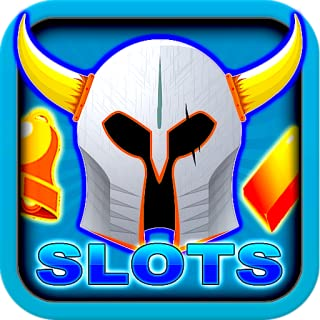 Spartan Viking Wars of Slots Free for Kindle Unique Clash Slots Game Offline Free Jackpot Casino No Wifi No Internet Slots Freespins
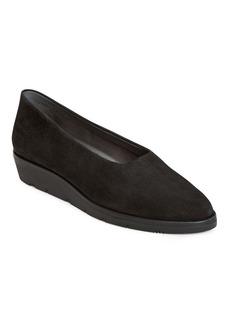 Aerosoles Sideways Wedge Loafers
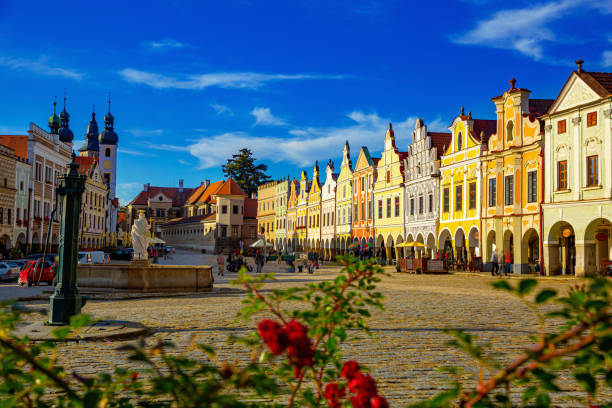 Central square of Telc stock photo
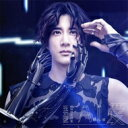 【送料無料】 ワンリーホン (王力宏) / A.i. 愛 【CD】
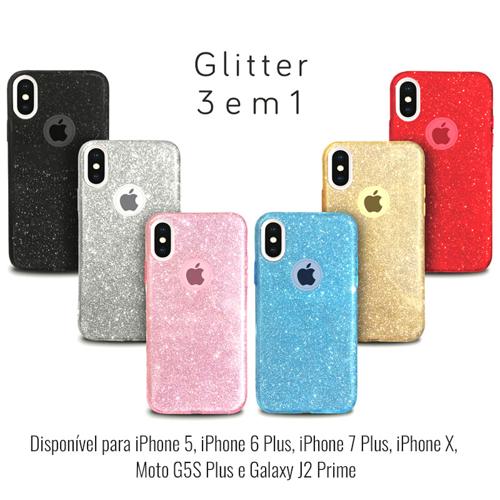 Imagem de Capa para iPhone X e XS de Plástico com Glitter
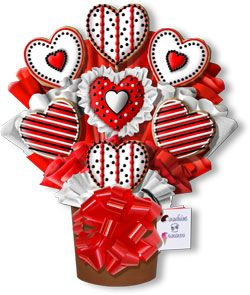 Decorated Valentine Cookies | Cookies 'N Cream: Just Hearts Hand Decorated Cookie Bouquet Gift ...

+ + + +

> _Work request_:
Where an entry holds an image, drop the image and copy the remaining text exactly.

> _Reply_:
 Spartan Viking Wars of Slots Free for Kindle Unique Clash Slots Game Offline Free Jackpot Casino No Wifi No Internet Slots Freespins
 Aerosoles Sideways Wedge Loafers
 Central square of Telc stock photo
 【送料無料】 ワンリーホン (王力宏) / A.i. 愛 【CD】
 Imagem de Capa para iPhone X e XS de Plástico com Glitter
 Decorated Valentine Cookies | Cookies 'N Cream: Just Hearts Hand Decorated Cookie Bouquet Gift ...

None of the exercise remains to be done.